RAW DATA -
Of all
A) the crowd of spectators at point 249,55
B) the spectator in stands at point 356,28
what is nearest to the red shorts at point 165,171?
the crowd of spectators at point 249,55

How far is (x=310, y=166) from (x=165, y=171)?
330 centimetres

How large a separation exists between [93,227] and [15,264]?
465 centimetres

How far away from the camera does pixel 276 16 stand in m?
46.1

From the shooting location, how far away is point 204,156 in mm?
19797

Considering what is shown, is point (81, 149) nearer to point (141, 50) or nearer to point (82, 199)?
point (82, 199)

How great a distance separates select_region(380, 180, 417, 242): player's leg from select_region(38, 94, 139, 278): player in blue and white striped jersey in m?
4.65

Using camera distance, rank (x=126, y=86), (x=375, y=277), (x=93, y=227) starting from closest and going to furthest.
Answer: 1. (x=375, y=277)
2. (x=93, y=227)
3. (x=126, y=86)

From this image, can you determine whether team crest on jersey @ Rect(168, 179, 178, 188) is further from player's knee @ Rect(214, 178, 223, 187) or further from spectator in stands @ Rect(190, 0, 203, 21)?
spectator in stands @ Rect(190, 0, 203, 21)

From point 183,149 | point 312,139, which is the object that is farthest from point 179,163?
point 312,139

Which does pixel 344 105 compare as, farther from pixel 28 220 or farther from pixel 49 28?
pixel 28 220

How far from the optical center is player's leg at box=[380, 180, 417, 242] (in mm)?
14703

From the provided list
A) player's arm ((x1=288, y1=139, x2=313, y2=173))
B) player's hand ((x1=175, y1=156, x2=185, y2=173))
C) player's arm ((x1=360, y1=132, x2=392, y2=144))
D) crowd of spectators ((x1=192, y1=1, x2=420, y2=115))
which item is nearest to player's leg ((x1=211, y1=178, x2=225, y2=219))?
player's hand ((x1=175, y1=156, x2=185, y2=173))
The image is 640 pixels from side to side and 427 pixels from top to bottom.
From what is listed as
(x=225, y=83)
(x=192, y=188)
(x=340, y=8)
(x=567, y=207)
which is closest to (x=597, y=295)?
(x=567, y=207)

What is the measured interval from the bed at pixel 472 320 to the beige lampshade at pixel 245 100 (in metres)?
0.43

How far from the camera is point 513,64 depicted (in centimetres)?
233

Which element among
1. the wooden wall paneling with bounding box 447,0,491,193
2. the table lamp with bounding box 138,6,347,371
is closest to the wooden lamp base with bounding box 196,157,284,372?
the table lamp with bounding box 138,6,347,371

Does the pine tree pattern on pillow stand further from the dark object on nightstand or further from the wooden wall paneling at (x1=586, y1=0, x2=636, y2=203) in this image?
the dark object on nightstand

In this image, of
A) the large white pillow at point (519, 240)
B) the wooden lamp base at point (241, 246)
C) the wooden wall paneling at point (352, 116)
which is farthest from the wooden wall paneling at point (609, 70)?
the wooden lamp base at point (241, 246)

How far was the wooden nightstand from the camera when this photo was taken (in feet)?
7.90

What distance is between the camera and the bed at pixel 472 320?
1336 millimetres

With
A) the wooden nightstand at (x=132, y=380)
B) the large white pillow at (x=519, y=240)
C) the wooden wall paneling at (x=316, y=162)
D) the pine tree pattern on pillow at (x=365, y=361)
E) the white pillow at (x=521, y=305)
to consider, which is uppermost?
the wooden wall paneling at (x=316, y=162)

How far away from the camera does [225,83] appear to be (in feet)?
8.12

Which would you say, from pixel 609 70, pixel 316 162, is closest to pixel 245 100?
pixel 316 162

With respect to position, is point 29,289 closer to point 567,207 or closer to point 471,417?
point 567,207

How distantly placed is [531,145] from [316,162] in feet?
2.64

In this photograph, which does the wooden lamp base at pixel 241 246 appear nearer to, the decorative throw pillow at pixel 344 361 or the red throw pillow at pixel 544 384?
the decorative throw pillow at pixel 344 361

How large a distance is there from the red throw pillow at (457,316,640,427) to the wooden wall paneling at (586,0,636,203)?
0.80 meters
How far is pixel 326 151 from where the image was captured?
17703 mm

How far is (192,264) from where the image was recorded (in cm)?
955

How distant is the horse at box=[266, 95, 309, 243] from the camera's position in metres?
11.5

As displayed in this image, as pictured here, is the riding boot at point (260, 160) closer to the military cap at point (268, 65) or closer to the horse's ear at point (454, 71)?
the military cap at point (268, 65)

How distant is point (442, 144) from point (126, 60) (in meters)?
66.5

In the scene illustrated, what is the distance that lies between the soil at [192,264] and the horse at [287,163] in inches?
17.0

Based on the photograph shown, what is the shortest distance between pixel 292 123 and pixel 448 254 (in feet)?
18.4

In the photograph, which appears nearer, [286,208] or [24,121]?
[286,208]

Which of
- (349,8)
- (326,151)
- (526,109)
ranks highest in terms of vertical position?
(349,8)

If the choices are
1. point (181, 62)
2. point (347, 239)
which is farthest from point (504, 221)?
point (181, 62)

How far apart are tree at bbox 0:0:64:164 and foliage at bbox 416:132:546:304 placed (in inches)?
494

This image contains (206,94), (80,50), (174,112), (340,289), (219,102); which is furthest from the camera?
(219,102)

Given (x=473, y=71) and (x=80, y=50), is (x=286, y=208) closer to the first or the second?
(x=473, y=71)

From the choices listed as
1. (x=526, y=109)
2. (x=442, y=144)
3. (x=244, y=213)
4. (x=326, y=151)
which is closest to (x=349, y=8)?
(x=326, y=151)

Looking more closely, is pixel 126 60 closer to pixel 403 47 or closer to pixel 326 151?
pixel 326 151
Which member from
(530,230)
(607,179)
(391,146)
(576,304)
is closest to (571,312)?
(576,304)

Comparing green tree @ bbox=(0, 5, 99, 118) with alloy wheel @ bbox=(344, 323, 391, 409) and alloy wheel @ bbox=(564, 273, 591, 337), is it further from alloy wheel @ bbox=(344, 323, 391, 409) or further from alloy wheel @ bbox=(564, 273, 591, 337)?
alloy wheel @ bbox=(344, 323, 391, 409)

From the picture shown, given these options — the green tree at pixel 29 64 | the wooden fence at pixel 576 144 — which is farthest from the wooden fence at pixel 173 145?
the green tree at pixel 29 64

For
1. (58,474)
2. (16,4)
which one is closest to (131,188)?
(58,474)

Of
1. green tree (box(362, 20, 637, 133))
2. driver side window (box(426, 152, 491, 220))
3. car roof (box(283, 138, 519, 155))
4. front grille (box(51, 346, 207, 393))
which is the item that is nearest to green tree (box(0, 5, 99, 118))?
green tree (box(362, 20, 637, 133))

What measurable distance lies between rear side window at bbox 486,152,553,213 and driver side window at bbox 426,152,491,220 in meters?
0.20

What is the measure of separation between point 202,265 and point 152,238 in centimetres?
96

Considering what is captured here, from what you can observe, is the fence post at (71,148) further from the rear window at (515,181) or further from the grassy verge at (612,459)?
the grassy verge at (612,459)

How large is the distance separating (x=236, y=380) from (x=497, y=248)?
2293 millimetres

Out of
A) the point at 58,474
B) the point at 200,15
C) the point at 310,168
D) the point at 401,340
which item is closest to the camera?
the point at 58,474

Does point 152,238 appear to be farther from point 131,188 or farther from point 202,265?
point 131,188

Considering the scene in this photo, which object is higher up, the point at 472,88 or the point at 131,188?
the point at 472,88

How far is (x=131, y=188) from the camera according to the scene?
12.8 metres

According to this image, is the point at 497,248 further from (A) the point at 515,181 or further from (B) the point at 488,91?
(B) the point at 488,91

SET TASK - Each line of the material above needs to be quoted exactly, please.

FULL RESPONSE -
Of all
A) the crowd of spectators at point 249,55
B) the spectator in stands at point 356,28
what is nearest to the red shorts at point 165,171?
the crowd of spectators at point 249,55

How far is (x=310, y=166) from (x=165, y=171)?
330 centimetres

How large a separation exists between [93,227] and [15,264]?
465 centimetres

How far away from the camera does pixel 276 16 stand in m?
46.1

From the shooting location, how far away is point 204,156 in mm?
19797

Considering what is shown, is point (81, 149) nearer to point (141, 50) or nearer to point (82, 199)?
point (82, 199)

How great a distance separates select_region(380, 180, 417, 242): player's leg from select_region(38, 94, 139, 278): player in blue and white striped jersey in m?
4.65

Using camera distance, rank (x=126, y=86), (x=375, y=277), (x=93, y=227) starting from closest and going to furthest.
Answer: 1. (x=375, y=277)
2. (x=93, y=227)
3. (x=126, y=86)

From this image, can you determine whether team crest on jersey @ Rect(168, 179, 178, 188) is further from player's knee @ Rect(214, 178, 223, 187) or further from spectator in stands @ Rect(190, 0, 203, 21)?
spectator in stands @ Rect(190, 0, 203, 21)

From point 183,149 | point 312,139, which is the object that is farthest from point 179,163?
point 312,139

Which does pixel 344 105 compare as, farther from pixel 28 220 or farther from pixel 49 28?
pixel 28 220

How far from the optical center is player's leg at box=[380, 180, 417, 242] (in mm)?
14703

From the provided list
A) player's arm ((x1=288, y1=139, x2=313, y2=173))
B) player's hand ((x1=175, y1=156, x2=185, y2=173))
C) player's arm ((x1=360, y1=132, x2=392, y2=144))
D) crowd of spectators ((x1=192, y1=1, x2=420, y2=115))
which item is nearest to player's leg ((x1=211, y1=178, x2=225, y2=219))?
player's hand ((x1=175, y1=156, x2=185, y2=173))
The image is 640 pixels from side to side and 427 pixels from top to bottom.
From what is listed as
(x=225, y=83)
(x=192, y=188)
(x=340, y=8)
(x=567, y=207)
which is closest to (x=597, y=295)?
(x=567, y=207)

What is the measured interval from the bed at pixel 472 320 to the beige lampshade at pixel 245 100 (in metres)?
0.43

How far from the camera is point 513,64 depicted (in centimetres)?
233

Which element among
1. the wooden wall paneling with bounding box 447,0,491,193
2. the table lamp with bounding box 138,6,347,371
is closest to the wooden lamp base with bounding box 196,157,284,372?
the table lamp with bounding box 138,6,347,371

Does the pine tree pattern on pillow stand further from the dark object on nightstand or further from the wooden wall paneling at (x1=586, y1=0, x2=636, y2=203) in this image?
the dark object on nightstand

In this image, of
A) the large white pillow at point (519, 240)
B) the wooden lamp base at point (241, 246)
C) the wooden wall paneling at point (352, 116)
which is farthest from the wooden wall paneling at point (609, 70)?
the wooden lamp base at point (241, 246)

How far was the wooden nightstand from the camera when this photo was taken (in feet)?
7.90

What distance is between the camera and the bed at pixel 472 320?
1336 millimetres

With
A) the wooden nightstand at (x=132, y=380)
B) the large white pillow at (x=519, y=240)
C) the wooden wall paneling at (x=316, y=162)
D) the pine tree pattern on pillow at (x=365, y=361)
E) the white pillow at (x=521, y=305)
to consider, which is uppermost?
the wooden wall paneling at (x=316, y=162)

How far away from the camera does [225,83] appear to be (in feet)?
8.12

Which would you say, from pixel 609 70, pixel 316 162, is closest to pixel 245 100?
pixel 316 162

With respect to position, is point 29,289 closer to point 567,207 or closer to point 471,417?
point 567,207

How distantly placed is [531,145] from [316,162] in feet?
2.64

In this photograph, which does the wooden lamp base at pixel 241 246 appear nearer to, the decorative throw pillow at pixel 344 361 or the red throw pillow at pixel 544 384?
the decorative throw pillow at pixel 344 361

How large a distance is there from the red throw pillow at (457,316,640,427) to the wooden wall paneling at (586,0,636,203)?
0.80 meters
How far is pixel 326 151 from where the image was captured?
17703 mm

How far is (192,264) from where the image was recorded (in cm)?
955

How distant is the horse at box=[266, 95, 309, 243] from the camera's position in metres?
11.5

As displayed in this image, as pictured here, is the riding boot at point (260, 160) closer to the military cap at point (268, 65) or closer to the horse's ear at point (454, 71)?
the military cap at point (268, 65)

How distant is point (442, 144) from point (126, 60) (in meters)?
66.5

In the scene illustrated, what is the distance that lies between the soil at [192,264] and the horse at [287,163] in inches?
17.0

Based on the photograph shown, what is the shortest distance between pixel 292 123 and pixel 448 254 (in feet)?
18.4

In the photograph, which appears nearer, [286,208] or [24,121]?
[286,208]

Which of
- (349,8)
- (326,151)
- (526,109)
ranks highest in terms of vertical position?
(349,8)

If the choices are
1. point (181, 62)
2. point (347, 239)
which is farthest from point (504, 221)?
point (181, 62)

How far apart are tree at bbox 0:0:64:164 and foliage at bbox 416:132:546:304 placed (in inches)?
494

This image contains (206,94), (80,50), (174,112), (340,289), (219,102); which is furthest from the camera?
(219,102)

Given (x=473, y=71) and (x=80, y=50), is (x=286, y=208) closer to the first or the second?
(x=473, y=71)

From the choices listed as
1. (x=526, y=109)
2. (x=442, y=144)
3. (x=244, y=213)
4. (x=326, y=151)
which is closest to (x=349, y=8)?
(x=326, y=151)

Looking more closely, is pixel 126 60 closer to pixel 403 47 or closer to pixel 326 151?
pixel 326 151
Which member from
(530,230)
(607,179)
(391,146)
(576,304)
is closest to (571,312)?
(576,304)

Comparing green tree @ bbox=(0, 5, 99, 118) with alloy wheel @ bbox=(344, 323, 391, 409) and alloy wheel @ bbox=(564, 273, 591, 337), is it further from alloy wheel @ bbox=(344, 323, 391, 409) or further from alloy wheel @ bbox=(564, 273, 591, 337)?
alloy wheel @ bbox=(344, 323, 391, 409)

From the picture shown, given these options — the green tree at pixel 29 64 | the wooden fence at pixel 576 144 — which is farthest from the wooden fence at pixel 173 145?
the green tree at pixel 29 64

For
1. (58,474)
2. (16,4)
which one is closest to (131,188)?
(58,474)

Of
1. green tree (box(362, 20, 637, 133))
2. driver side window (box(426, 152, 491, 220))
3. car roof (box(283, 138, 519, 155))
4. front grille (box(51, 346, 207, 393))
which is the item that is nearest to green tree (box(0, 5, 99, 118))?
green tree (box(362, 20, 637, 133))

What measurable distance lies between rear side window at bbox 486,152,553,213 and driver side window at bbox 426,152,491,220 in meters?
0.20

What is the measure of separation between point 202,265 and point 152,238 in centimetres?
96

Considering what is captured here, from what you can observe, is the fence post at (71,148) further from the rear window at (515,181) or further from the grassy verge at (612,459)?
the grassy verge at (612,459)

How large is the distance separating (x=236, y=380) from (x=497, y=248)?
2293 millimetres

Out of
A) the point at 58,474
B) the point at 200,15
C) the point at 310,168
D) the point at 401,340
which item is closest to the camera?
the point at 58,474

Does point 152,238 appear to be farther from point 131,188 or farther from point 202,265?
point 131,188

Considering the scene in this photo, which object is higher up, the point at 472,88 or the point at 131,188?
the point at 472,88

How far is (x=131, y=188) from the camera according to the scene?
12.8 metres

According to this image, is the point at 497,248 further from (A) the point at 515,181 or further from (B) the point at 488,91?
(B) the point at 488,91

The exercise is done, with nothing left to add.